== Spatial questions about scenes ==
>> Begin

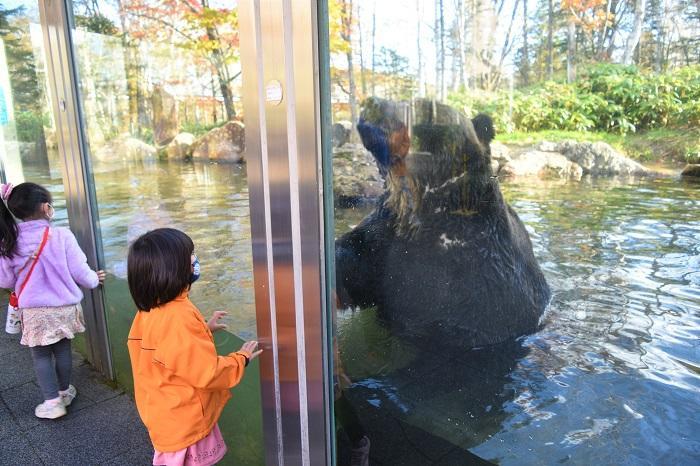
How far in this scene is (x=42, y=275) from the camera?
2850 millimetres

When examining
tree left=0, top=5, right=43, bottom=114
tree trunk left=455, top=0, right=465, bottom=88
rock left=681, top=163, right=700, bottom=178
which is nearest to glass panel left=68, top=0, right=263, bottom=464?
tree trunk left=455, top=0, right=465, bottom=88

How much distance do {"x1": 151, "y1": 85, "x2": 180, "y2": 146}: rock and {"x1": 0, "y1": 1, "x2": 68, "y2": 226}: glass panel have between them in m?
1.44

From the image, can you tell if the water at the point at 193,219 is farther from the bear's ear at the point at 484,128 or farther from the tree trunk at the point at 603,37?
the tree trunk at the point at 603,37

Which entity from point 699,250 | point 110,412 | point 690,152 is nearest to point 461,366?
point 699,250

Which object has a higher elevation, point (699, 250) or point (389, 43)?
point (389, 43)

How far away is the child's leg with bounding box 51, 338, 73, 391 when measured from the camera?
3029mm

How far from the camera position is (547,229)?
275cm

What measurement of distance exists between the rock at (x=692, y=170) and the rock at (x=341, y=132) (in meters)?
1.13

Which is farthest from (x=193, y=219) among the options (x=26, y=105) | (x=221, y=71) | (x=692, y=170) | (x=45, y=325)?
(x=26, y=105)

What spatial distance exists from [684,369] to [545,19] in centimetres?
145

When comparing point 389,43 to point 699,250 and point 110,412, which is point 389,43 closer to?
point 699,250

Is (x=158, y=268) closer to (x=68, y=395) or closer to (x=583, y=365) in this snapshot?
(x=583, y=365)

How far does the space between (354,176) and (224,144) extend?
62 centimetres

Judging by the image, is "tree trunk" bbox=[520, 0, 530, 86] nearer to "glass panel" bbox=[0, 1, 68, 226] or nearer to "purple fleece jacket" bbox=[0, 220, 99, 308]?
"purple fleece jacket" bbox=[0, 220, 99, 308]
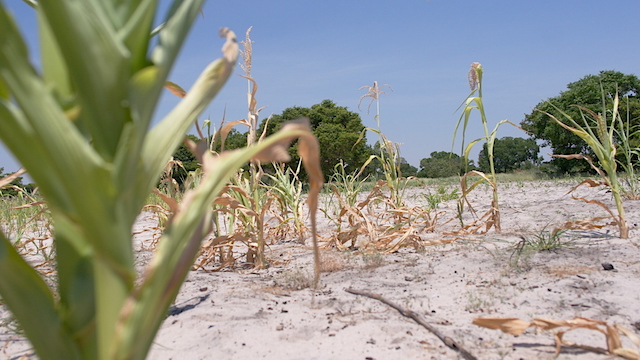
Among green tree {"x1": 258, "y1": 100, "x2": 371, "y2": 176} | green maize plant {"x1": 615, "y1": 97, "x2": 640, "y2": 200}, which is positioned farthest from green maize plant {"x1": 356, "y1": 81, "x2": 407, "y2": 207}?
green tree {"x1": 258, "y1": 100, "x2": 371, "y2": 176}

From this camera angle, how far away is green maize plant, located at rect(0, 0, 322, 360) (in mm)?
469

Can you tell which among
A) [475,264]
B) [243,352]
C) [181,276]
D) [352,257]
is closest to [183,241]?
[181,276]

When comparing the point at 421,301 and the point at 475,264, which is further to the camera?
the point at 475,264

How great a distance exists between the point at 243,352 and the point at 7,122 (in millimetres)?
1081

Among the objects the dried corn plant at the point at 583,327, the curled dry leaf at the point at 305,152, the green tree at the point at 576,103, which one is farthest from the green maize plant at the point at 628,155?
the green tree at the point at 576,103

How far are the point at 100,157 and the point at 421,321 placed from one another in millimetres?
1284

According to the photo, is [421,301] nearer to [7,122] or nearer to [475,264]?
[475,264]

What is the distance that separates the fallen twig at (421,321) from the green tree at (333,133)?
17.1m

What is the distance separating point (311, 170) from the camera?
0.61 m

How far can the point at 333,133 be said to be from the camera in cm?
2088

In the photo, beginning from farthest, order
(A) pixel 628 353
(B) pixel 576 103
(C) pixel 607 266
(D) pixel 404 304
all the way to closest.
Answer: (B) pixel 576 103 → (C) pixel 607 266 → (D) pixel 404 304 → (A) pixel 628 353

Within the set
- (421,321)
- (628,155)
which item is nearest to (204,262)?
(421,321)

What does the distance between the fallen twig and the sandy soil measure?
0.02 metres

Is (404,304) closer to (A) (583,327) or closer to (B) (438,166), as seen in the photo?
(A) (583,327)
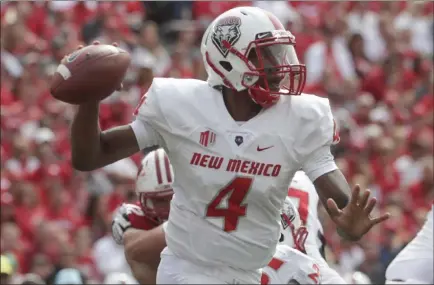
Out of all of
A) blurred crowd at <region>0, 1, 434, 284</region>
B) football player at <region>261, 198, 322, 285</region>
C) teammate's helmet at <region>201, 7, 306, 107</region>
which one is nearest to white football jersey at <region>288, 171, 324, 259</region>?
football player at <region>261, 198, 322, 285</region>

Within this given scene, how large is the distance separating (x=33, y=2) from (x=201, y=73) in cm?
191

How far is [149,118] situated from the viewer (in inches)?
196

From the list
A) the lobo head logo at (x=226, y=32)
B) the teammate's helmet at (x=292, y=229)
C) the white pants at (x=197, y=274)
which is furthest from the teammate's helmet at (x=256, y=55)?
the teammate's helmet at (x=292, y=229)

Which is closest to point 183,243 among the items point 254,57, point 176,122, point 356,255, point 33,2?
point 176,122

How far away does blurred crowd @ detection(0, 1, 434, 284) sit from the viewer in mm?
9484

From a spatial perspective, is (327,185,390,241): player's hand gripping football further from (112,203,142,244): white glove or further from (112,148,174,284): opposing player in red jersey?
(112,203,142,244): white glove

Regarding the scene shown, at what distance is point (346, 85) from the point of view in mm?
14070

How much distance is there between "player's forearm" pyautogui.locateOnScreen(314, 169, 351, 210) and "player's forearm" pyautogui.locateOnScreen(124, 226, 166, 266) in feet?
3.40

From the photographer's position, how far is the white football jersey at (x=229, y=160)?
4.91m

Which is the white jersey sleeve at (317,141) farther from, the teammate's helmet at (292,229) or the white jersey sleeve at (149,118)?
the teammate's helmet at (292,229)

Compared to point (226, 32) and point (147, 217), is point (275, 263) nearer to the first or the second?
point (147, 217)

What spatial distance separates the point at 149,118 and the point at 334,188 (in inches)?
30.7

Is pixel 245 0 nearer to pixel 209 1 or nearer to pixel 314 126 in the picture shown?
pixel 209 1

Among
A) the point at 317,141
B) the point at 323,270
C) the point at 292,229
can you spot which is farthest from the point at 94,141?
the point at 323,270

>> End

== Given problem ==
Please gather each line from the entries above that contains the word "closer".

== Answer to the exercise ==
When comparing point 389,43 to point 699,250 and point 110,412, which is point 389,43 closer to?
Is (x=158, y=268) closer to (x=68, y=395) or closer to (x=583, y=365) in this snapshot?
Is (404,304) closer to (A) (583,327) or closer to (B) (438,166), as seen in the photo?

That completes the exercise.